Para o deputado, o caminho pode ser a responsabilização da plataforma, quando houver publicidade e impulsionamento. “Uma coisa é alguém publicar algo na rede social, uma ideia. Aí, as plataformas falam que é liberdade de expressão. Se não for conteúdo ilegal, não há problema. Mas, se for publicada uma fake news paga em uma empresa, e essa empresa projetar isso em um alcance que aquilo nunca teria, é outra coisa. As empresas não podem ser sócias da propagação de desinformação, fake news e discurso de ódio. Sempre que houver impulsionamento, patrocínio e ganhos, a plataforma precisa assumir a sua responsabilidade”, afirmou em entrevista ao programa Sem Censura, da TV Brasil.
Big techs
Segundo o advogado e professor de Direito Constitucional Antônio Carlos Freitas Junior, membro da comissão de regulamentação e mídias sociais no Instituto de Advogados de São Paulo, o século 21 exige o debate sobre a regulamentação, principalmente em relação às big techs, grandes empresas de tecnologia que dominam o mercado.
Freitas Junior ressaltou que pesquisas recentes mostram como essas empresas conseguem, através da distribuição de postagem e seus algoritmos, interferir no comportamento eleitoral. “Em algum momento, uma autoridade, até mesmo mundial, e os países vão ter que se debruçar para limitar a atuação livre e desimpedida das big techs”, disse.
No projeto, está previsto que as plataformas guardarem, pelo prazo de três meses, os registros dos envios de mensagens encaminhadas em massa.
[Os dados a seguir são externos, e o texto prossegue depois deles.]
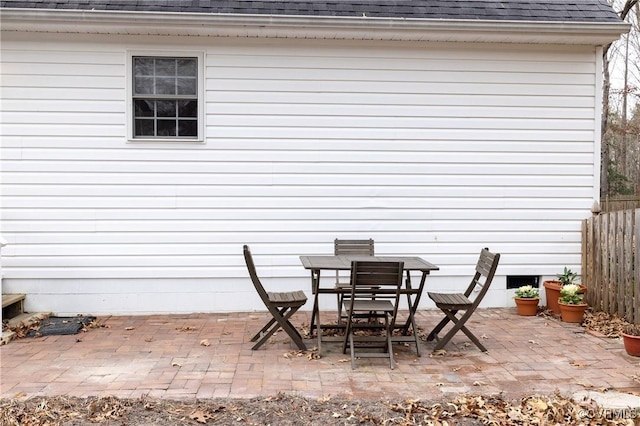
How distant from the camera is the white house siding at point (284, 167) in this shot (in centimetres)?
606

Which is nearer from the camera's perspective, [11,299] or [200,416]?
[200,416]

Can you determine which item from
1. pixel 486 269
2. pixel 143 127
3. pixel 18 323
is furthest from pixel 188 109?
pixel 486 269

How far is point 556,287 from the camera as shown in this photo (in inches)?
244

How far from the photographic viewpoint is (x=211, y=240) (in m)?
6.23

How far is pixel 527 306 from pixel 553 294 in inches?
15.6

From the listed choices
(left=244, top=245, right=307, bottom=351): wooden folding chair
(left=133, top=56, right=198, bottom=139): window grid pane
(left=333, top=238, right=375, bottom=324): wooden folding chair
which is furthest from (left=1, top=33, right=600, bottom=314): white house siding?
(left=244, top=245, right=307, bottom=351): wooden folding chair

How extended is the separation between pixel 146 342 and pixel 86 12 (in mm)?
3787

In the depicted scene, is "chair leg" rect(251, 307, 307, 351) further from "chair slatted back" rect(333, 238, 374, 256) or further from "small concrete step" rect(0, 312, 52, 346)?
"small concrete step" rect(0, 312, 52, 346)

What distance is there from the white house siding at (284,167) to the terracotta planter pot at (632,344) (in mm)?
2025

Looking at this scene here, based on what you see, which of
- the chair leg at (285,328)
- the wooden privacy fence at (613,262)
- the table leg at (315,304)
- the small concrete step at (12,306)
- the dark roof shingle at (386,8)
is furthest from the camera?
the dark roof shingle at (386,8)

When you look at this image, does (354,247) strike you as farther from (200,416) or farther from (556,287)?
(200,416)

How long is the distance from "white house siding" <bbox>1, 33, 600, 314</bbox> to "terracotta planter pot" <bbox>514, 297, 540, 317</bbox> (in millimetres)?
359

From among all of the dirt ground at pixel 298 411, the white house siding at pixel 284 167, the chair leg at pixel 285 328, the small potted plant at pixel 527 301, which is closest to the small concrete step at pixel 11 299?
the white house siding at pixel 284 167

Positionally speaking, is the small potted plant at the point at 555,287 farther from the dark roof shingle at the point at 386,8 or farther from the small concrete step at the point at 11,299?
the small concrete step at the point at 11,299
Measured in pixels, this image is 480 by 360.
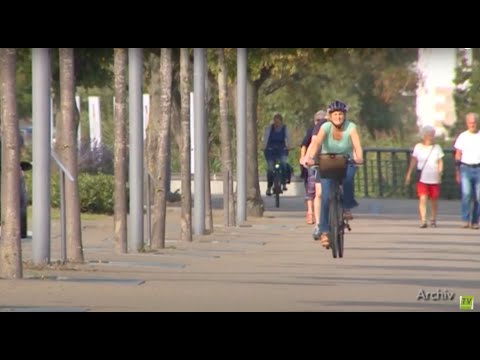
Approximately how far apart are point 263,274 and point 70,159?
8.79 ft

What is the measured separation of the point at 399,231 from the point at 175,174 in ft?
71.6

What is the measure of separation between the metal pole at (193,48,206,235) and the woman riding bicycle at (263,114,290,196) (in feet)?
32.4

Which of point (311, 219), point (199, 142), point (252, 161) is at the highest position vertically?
point (199, 142)

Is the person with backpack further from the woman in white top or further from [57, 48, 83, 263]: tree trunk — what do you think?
[57, 48, 83, 263]: tree trunk

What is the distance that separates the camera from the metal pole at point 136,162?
23.1m

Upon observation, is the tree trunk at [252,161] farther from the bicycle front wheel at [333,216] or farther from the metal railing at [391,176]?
the bicycle front wheel at [333,216]

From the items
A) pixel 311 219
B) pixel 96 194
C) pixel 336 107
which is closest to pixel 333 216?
pixel 336 107

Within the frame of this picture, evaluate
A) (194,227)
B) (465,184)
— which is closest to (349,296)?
(194,227)

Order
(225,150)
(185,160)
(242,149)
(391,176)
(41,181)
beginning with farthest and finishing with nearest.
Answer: (391,176) → (242,149) → (225,150) → (185,160) → (41,181)

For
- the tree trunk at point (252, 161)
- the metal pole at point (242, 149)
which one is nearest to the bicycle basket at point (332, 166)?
the metal pole at point (242, 149)

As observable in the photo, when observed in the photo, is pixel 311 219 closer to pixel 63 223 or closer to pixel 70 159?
pixel 70 159

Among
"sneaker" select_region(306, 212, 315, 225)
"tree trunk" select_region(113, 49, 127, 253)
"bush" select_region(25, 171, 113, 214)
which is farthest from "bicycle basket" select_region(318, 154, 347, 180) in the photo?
"bush" select_region(25, 171, 113, 214)

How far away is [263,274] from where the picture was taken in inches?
763
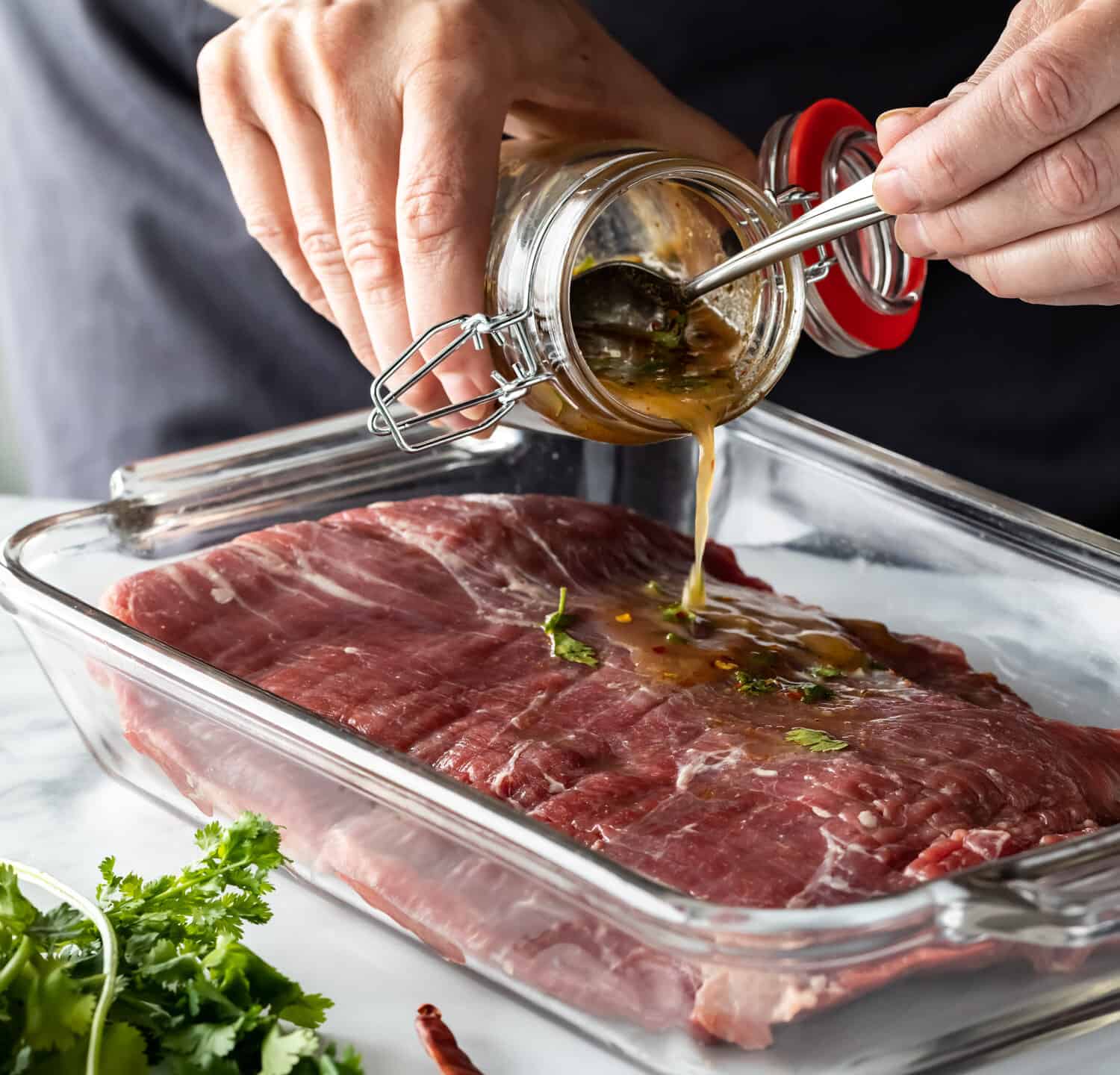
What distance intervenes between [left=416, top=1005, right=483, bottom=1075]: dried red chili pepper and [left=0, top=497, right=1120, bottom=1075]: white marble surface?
0.03 metres

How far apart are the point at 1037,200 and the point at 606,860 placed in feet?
2.68

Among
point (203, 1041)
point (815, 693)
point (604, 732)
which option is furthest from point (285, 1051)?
point (815, 693)

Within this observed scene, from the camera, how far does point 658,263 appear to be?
2.04 metres

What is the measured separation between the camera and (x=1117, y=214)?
157 centimetres

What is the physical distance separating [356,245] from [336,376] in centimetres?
101

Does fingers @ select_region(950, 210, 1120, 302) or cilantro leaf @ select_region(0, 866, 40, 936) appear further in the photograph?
fingers @ select_region(950, 210, 1120, 302)

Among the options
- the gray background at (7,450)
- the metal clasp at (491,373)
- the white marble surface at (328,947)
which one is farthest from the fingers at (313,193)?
the gray background at (7,450)

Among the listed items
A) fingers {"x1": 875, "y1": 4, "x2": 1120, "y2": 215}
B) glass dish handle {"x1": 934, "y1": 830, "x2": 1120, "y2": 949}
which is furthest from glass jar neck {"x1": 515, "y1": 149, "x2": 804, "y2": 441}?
glass dish handle {"x1": 934, "y1": 830, "x2": 1120, "y2": 949}

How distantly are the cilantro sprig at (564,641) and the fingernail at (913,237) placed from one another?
62cm

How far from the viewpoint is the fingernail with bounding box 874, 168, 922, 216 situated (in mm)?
1544

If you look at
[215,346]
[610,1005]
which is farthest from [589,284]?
[215,346]

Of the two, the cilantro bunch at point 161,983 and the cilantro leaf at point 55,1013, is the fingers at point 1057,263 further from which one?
the cilantro leaf at point 55,1013

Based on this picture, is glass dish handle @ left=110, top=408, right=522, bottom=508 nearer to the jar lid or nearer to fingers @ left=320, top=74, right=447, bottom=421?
fingers @ left=320, top=74, right=447, bottom=421

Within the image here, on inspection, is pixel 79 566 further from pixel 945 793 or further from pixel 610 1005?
pixel 945 793
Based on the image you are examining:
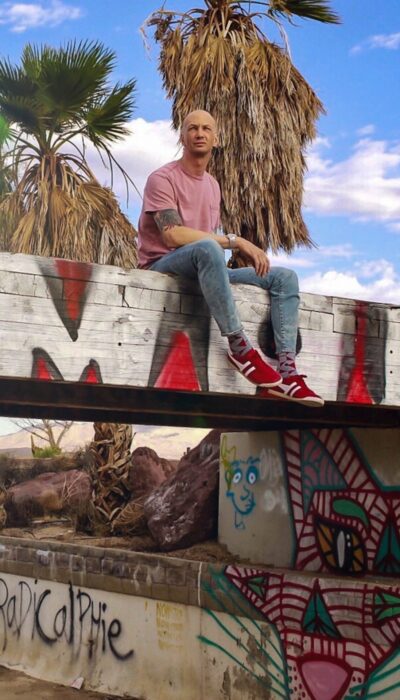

O acesso a essas informações ocorrerá por ordem judicial, quando houver investigação penal sobre o conteúdo ilegal.
Yasmin Curzi, pesquisadora da FGV Direito Rio, avalia que o mecanismo presente no projeto de lei é o de rastreabilidade pautada no processo penal, ou seja, com ordem judicial específica e por isso, não vê necessidade de atualização.
A pesquisadora afirmou que o projeto traz obrigação de relatórios diversos, direitos e a possibilidade para usuários recorrerem das decisões das empresas. A medida busca reduzir a assimetria de informação e poder na relação entre plataforma e usuários.
Educação para evitar fake news
Para Maria Helena Weber, coordenadora do Observatório da Comunicação, a propagação de notícias falsas está diretamente ligada ao fato de que as pessoas não entendem o poder dessa comunicação. Segundo ela, em geral, a mensagem é enviada por alguém fundamental na vida da pessoa, que, em tese, não contaria uma mentira. No caso, um amigo ou parente.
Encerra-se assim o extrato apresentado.